I can think of at least three ways this would be useful.

1. Automatically coercing from one base type to another

This is actually the least interesting of the three, but it serves to illustrate how TermInf works.

You can use $show_coercions to show all the current coercions. The identity
function id is always a coercion.

TermInf. Press Ctrl-D to exit.
TermInf> $show_coercions
id

Let’s define a new coercion from bool to int.

TermInf> let_coercion bool_to_int = fun x -> if x then 1 else 0
val bool_to_int : bool -> int
TermInf> $show_coercions
bool_to_int
id

Now we can use the coercion.

TermInf> {true} + 7
- : int = 8

In that instance, the interpreter could determine that the type of {true} had to be int, since it was added to 7. In the following instance, the interpreter can’t determine type of {true}.

TermInf> {true}
Problem with term inference.

But we can always explicitly give a type to any expression, so we can use that to tell the type-inferer what the type of {true} is.

TermInf> {true} : bool
- : bool = true
TermInf> {true} : int
- : int = 1

2. Lifting functions
We can view the function List.map as a coercion, taking a function 'a -> 'b to a function 'a list -> 'b list.

TermInf> let_coercion map = rec map is fun f -> fun l -> match l with [] -> [] | x::ll -> (f x)::(map f ll)
val map : ('a -> 'b) -> 'a list -> 'b list
TermInf> $show_coercions
map
bool_to_int
id

Now we can try it out.

TermInf> let square = fun x -> x * x
val square : int -> int
TermInf> ({square} 3) : int
- : int = 9
TermInf> ({square} [1;2;3]) : int list
- : int list = 1 :: 4 :: 9 :: []
TermInf> ({square} [[1;2];[5;6;7]]) : int list list
- : (int list) list = (1 :: 4 :: []) :: (25 :: 36 :: 49 :: []) :: []

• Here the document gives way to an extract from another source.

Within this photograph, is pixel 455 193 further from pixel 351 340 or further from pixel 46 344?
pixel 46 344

Note that in our case, we had to explicitly tell the interpreter what the return type was, although presumably in practice the interpreter or compiler would usually be able to infer it.

The idea is that we can change the basic structure of the thing passed to {square}, and the term inferer will adapt. Note that in the third case, the term inferer iterated map to produce the required (int list list -> int list list) type.

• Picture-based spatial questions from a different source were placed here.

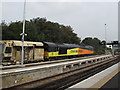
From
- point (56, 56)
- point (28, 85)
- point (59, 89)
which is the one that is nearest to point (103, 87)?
point (59, 89)

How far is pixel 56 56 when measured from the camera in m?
24.0

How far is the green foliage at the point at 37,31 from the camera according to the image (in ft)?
89.7

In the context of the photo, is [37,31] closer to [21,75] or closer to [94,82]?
Result: [21,75]

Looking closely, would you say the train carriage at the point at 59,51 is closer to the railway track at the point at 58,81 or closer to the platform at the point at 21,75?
the platform at the point at 21,75

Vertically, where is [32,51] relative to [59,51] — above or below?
above

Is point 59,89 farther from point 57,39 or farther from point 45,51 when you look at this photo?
point 57,39

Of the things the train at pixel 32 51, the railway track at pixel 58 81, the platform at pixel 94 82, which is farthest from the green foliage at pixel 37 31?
the platform at pixel 94 82

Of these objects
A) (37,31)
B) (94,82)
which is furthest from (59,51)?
(94,82)

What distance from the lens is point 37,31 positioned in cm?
3791

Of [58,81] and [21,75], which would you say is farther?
[58,81]

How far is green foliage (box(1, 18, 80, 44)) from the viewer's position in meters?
27.3

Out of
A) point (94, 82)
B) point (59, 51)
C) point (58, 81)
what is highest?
point (59, 51)

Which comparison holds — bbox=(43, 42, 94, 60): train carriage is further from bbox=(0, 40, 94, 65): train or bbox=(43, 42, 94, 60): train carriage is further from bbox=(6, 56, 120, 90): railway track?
bbox=(6, 56, 120, 90): railway track

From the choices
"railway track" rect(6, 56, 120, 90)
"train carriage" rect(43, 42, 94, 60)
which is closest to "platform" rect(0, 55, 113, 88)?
"railway track" rect(6, 56, 120, 90)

We can similarly look inside the structure of pairs.

TermInf> let_coercion map_pair = fun f -> fun x -> (f (fst x), f (snd x))
val map_pair : ('a -> 'b) -> 'a * 'a -> 'b * 'b
TermInf> ({square} [(1,2);(3,4)]) : (int * int) list
- : (int * int) list = (1, 4) :: (9, 16) :: []
TermInf> ({square} ([1;2],[3;4])) : (int list) * (int list)
- : int list * int list = (1 :: 4 :: [], 9 :: 16 :: [])

Essentially all variants of map can be added. For example, the function mapi : ((int * 'a) -> 'b) -> 'a list -> 'b list where the function takes the index of the list element can be added. Then the term-inferer will determine which version of map (or sequence of versions of map) is needed based on the function given to it.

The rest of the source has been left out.